:: Document passage ::

Continuing with the household example, in urban areas, it is common for many observations to be located at the same “place”, for example an apartment building with several units located at the same physical address (in some cases additional information such as floor level could be available, allowing 3D distance computations, but this is an unusually detailed case that also requires the actual floor layout of each building to be realistic…). In these cases, (i.e. with several coincident observations in space) certain graph-building rules like triangulation or k-nearest neighbors can become invalid when the relatioships between points are undefined, yielding, e.g. 10 nearest neighbors at exactly the same location when the user has requested a graph with k=5. How do we choose which 5 among the coincident 10 should be neighbors?

…We dont. Instead, we offer two solutions that make the rule valid:

  • jitter introduces a small amount of random noise into each location, dispersing a set of coincident points into a small point cloud. This generates a valid topology that can be operated upon using the original construction rule. The tradeoff, here, is that the neighbor-set is stochastic and any two versions of a jittered Graph will likely have very different neighbors.

:::
:: Given entries ::

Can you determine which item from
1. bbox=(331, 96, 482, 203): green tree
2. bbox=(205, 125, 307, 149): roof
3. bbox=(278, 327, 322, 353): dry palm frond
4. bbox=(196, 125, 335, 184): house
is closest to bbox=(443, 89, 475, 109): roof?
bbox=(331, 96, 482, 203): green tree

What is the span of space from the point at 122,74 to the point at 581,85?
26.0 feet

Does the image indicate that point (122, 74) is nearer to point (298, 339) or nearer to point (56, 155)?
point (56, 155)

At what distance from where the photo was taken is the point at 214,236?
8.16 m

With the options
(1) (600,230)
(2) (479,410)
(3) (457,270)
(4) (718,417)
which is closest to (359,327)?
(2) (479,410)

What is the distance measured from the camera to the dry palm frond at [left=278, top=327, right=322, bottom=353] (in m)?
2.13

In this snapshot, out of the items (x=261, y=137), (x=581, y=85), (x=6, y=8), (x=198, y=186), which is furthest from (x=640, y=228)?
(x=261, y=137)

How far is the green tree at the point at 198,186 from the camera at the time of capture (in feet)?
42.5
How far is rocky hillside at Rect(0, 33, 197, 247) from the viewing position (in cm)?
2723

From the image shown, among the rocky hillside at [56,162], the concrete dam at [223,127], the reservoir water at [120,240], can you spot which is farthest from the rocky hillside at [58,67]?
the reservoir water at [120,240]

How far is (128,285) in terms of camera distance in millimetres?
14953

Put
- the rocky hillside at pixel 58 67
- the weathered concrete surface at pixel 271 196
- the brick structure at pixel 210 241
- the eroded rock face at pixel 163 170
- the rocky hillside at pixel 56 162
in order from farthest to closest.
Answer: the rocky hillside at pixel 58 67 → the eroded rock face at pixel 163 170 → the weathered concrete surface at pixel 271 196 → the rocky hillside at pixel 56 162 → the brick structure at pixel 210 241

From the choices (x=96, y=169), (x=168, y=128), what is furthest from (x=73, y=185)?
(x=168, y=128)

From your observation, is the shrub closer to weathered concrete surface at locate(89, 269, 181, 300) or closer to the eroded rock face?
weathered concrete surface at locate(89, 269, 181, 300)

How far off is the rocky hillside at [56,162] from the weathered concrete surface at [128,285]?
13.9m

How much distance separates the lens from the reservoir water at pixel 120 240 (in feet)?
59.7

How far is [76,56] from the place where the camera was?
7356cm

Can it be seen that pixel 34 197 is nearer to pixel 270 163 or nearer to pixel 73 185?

:::

◆ **Tasks to perform**:
(A) Quote the rows without any change, from the line that contains "How much distance" down through the last row.
(B) Write what comes next in the passage on coincident points in spatial graph construction, starting right after its last sentence.

◆ **Results for the exercise**:
(A)
How much distance separates the lens from the reservoir water at pixel 120 240 (in feet)?
59.7

How far is [76,56] from the place where the camera was?
7356cm

Can it be seen that pixel 34 197 is nearer to pixel 270 163 or nearer to pixel 73 185?

(B)
  • clique expands the graph internally, as necessary, so that the construction rule applies to each unique location rather than each unique observation. This effectively makes every coincident observation a neighbor with all other coincident observations, then proceeds with the normal construction rule. In other words, we operate on the subset of points for which the original construction rule is valid, then retroactively break the rule to reinsert the omitted observations back into their neighborhoods. In many cases, this can result in a “conceptually accurate” representation of the nighborhood (e.g. where units in the same apartment building are all considered neighbors), however the construction ‘rule’ will ultimately end up broken, which removes some of the desirable properties of certain graphs. For example, a KNN graph with 10 neighbors will now have variation, as some locations will have greater than 10 neighbors.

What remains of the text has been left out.